Following the Brexit results, which went against the expressed Scottish will, it seems another referendum is on the cards.
The First Minister has stressed that she must “respect” the views of those cautious of Brexit before calling another separation vote. However the Scottish Nationalist Party’s deputy leader, Angus Robertson, recently promised at an SNP conference in Glasgow that there “will” be another referendum “as soon as” possible.
Do the Scottish people really want Indyref2?Sturgeon and the SNP have received a great deal of backlash from critics for wanting to run a second independence referendum, with many feeling the results of Indyref fell on deaf ears.
Former Scottish Labour leader, Kezia Dugdale, currently starring in ITV’s “I’m A Celebrity Get Me Out Of Here!”, stated that the threat of an unwanted second independence referendum was “dead”. She continued to say that the suggestion of Indyref2 was just “the first minister digging her heels in, putting her fingers in her ears, and pressing on regardless.”

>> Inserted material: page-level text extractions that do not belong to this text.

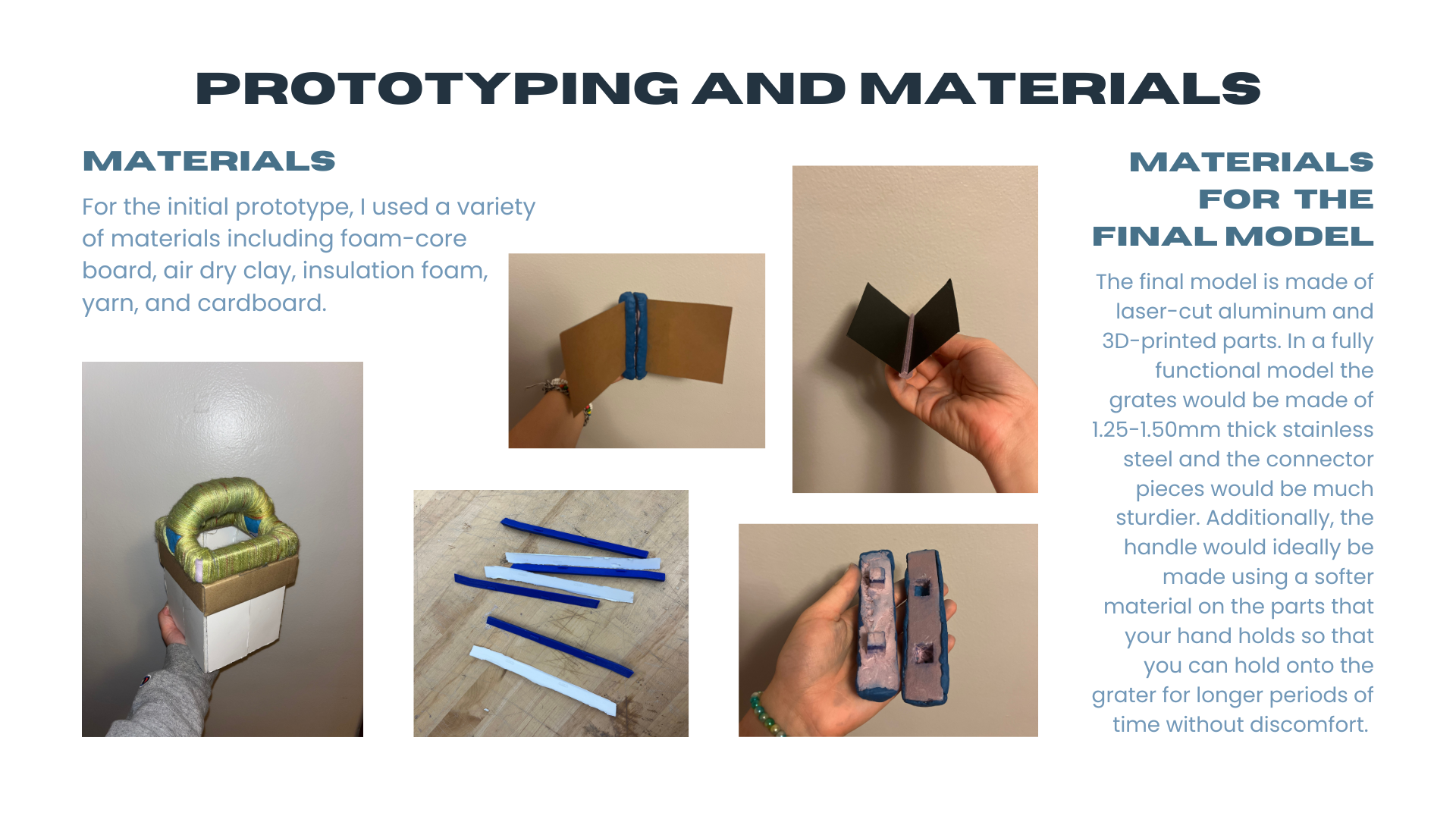 PROTOTYPING AND MATERIALS

MATERIALS

For the initial prototype, I used a variety of materials including foam-core board, air dry clay, insulation foam, yarn, and cardboard.

MATERIALS FOR THE FINAL MODEL

The final model is made of laser-cut aluminum and 3D-printed parts. In a fully functional model the grates would be made of 1.25-1.50mm thick stainless steel and the connector pieces would be much sturdier. Additionally, the handle would ideally be made using a softer material on the parts that your hand holds so that you can hold onto the grater for longer periods of time without discomfort.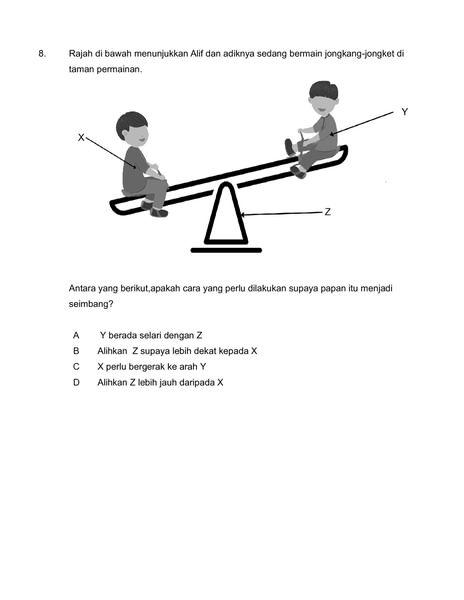 8. Rajah di bawah menunjukkan Alif dan adiknya sedang bermain jongkang-jongket di taman permainan.

X

Y

Z

Antara yang berikut,apakah cara yang perlu dilakukan supaya papan itu menjadi seimbang?

A Y berada selari dengan Z
B Alihkan Z supaya lebih dekat kepada X
C X perlu bergerak ke arah Y
D Alihkan Z lebih jauh daripada X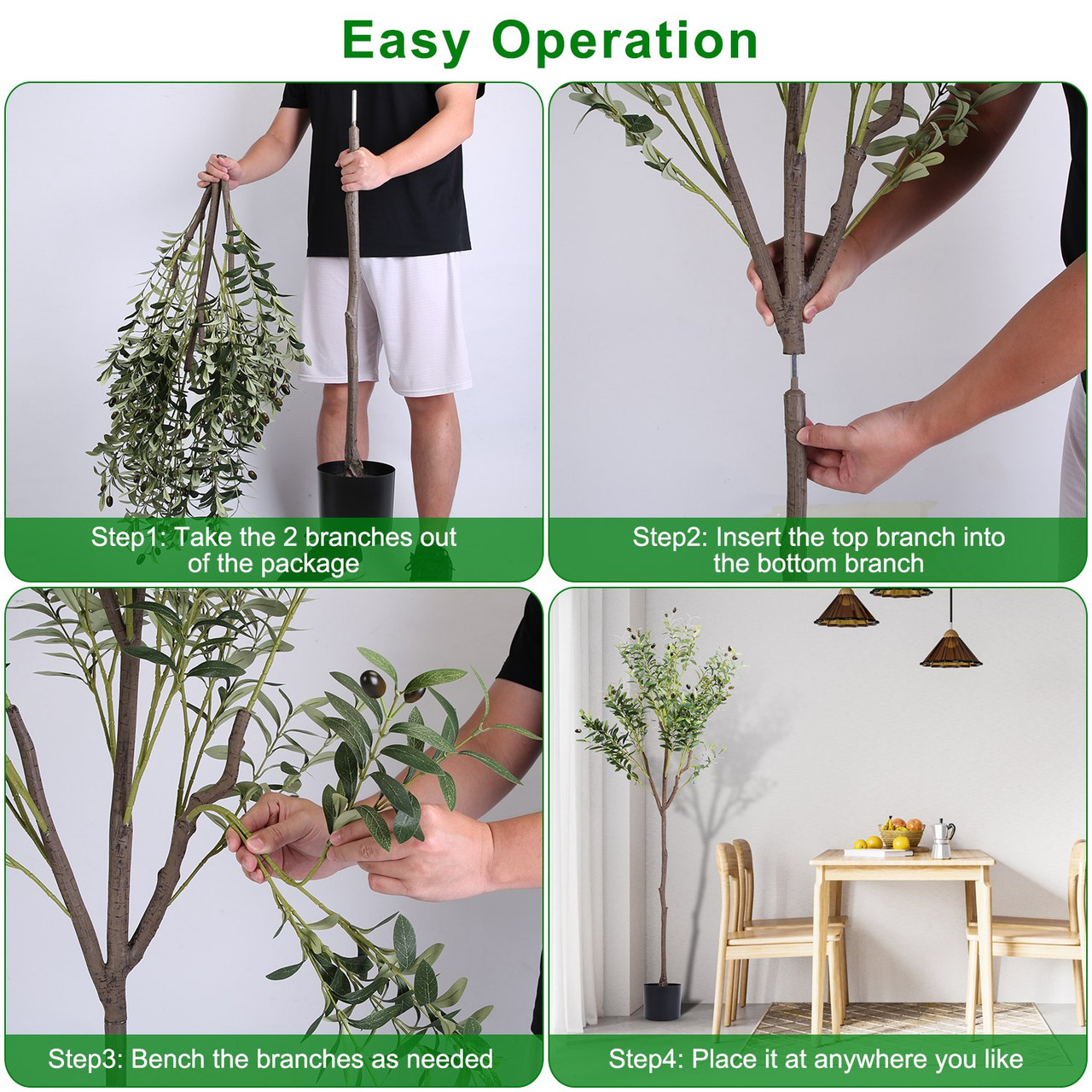 Easy Operation

Step1: Take the 2 branches out of the package

Step2: Insert the top branch into the bottom branch

Step3: Bench the branches as needed

Step4: Place it at anywhere you like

Dugdale feels that Sturgeon is not listening to popular opinion, saying “the people of Scotland sent her a clear message at the general election: get on with the day job.”
Similarly, Scottish Conservative leader Ruth Davidson believes all plans for another referendum should be cancelled. She also said Sturgeon “should just give the country some certainty and take it off the table for the rest of this parliament at least.”
However, new research goes to suggest that the First Minister has not been misreading the mood of the Scottish people entirely.
A study commissioned by the Scottish Independence Convention has found that people in Scotland will, in fact, be ready to vote again by early 2020.
The research, carried out by associate professor in marketing at Heriot-Watt University Dr Iain Black, contradicts popular belief. Despite the results of the first Indyref, voters will be ready to consider leaving the UK again “in about two to three years’ time from now”.
Dr Black said the key thing he found from the research was that “Brexit would have to have started to bite and that it was starting to make an impact on people’s lives.” Using a series of focus groups with Scots from both the ‘Yes’ and ‘No’ sides, Black formed a view of the overall feeling toward another referendum.
He also said the research showed that “people are not going to see independence as a way out of Brexit until they had seen the impact of Brexit,” but once people understand how Scotland will be affected, they will be more open to the idea of a referendum.
Prime Minister Theresa May rejected Sturgeon’s initial pleading for a second referendum, stating “now is not the time”. And now, it seems the Scottish people would agree. According to Black, Scotland should be ready for an Indyref2 as early as 2020.